- Testo fornito:
★ ★ ★ ★ ★ ★ ★

Ma, ancor oggi, quella mole mi incuriosisce e mi affascina. Contribuivano a creare un’aureola di arcano i racconti dei braccianti.
Era quello un luogo di lavoro e lavoro, senza le usuali conversazioni della vendemmia, della suna o della mietitura; lavoro e basta: lavoro silenzioso, più faticoso. Probabilmente i racconti corrispondevano solo in parte a verità: un tempo tutti lavoravano tanto per poca ricompensa, sia chi aveva terra al sole, sia chi aveva solo le braccia.

I Nicolato
I Nicolato detti Pacagnei, altra famiglia storica di San Valentino. Nascono tutti alla Costa, da dove poi, come tanti ruscelli da un’unica fonte, si diffondono e pongono radici in paese. Ne troviamo in Via Ortigara, al Cerro, in Via B.Croce, Lamarmora… Grandi lavoratori e per tradizione di famiglia muratori sono conosciuti e stimati: un tassello di questo grande arazzo che è Brendola.

Il tempo e le case
Le case, attraverso il tempo, mutano: nella struttura che subisce le ingiurie degli elementi meteorologici e negli abitanti.

★ ★ ★ ★ ★ ★ ★

- Dati mostrati:

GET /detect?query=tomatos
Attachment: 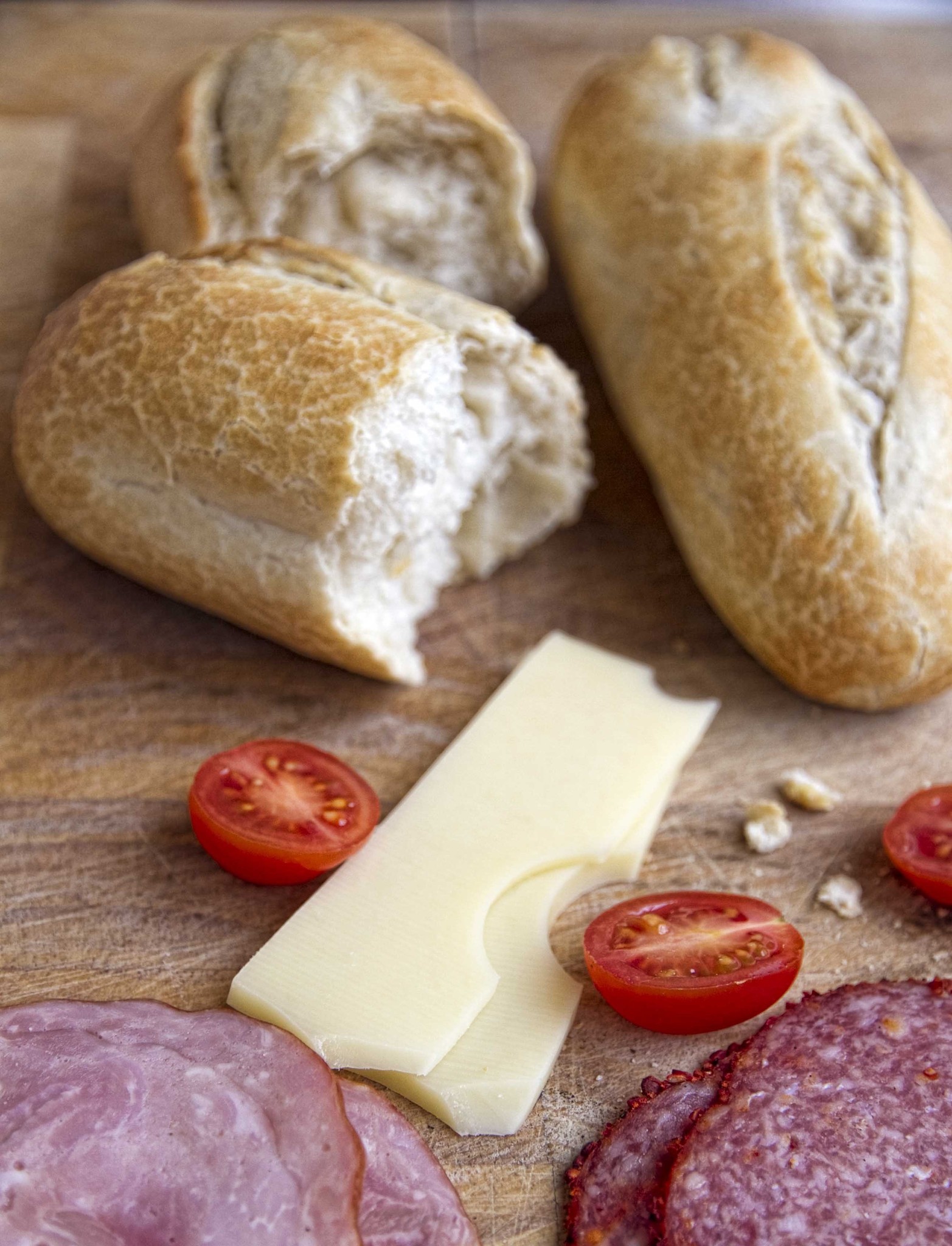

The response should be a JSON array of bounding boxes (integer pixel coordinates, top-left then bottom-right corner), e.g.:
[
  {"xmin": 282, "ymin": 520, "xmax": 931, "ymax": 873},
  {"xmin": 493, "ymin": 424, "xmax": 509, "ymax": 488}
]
[
  {"xmin": 584, "ymin": 886, "xmax": 805, "ymax": 1031},
  {"xmin": 186, "ymin": 742, "xmax": 381, "ymax": 884},
  {"xmin": 880, "ymin": 780, "xmax": 952, "ymax": 904}
]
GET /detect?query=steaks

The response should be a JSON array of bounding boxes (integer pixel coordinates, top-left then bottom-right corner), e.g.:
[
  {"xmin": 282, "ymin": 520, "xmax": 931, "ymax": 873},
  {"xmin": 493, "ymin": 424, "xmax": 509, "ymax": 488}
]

★ ★ ★ ★ ★ ★ ★

- Cosa fare: Nel testo fornito, quale mestiere svolgevano per tradizione di famiglia i Nicolato? Le voci qui sopra sono materiale a sé, distinto dal testo fornito.

- Problema risolto: Erano muratori.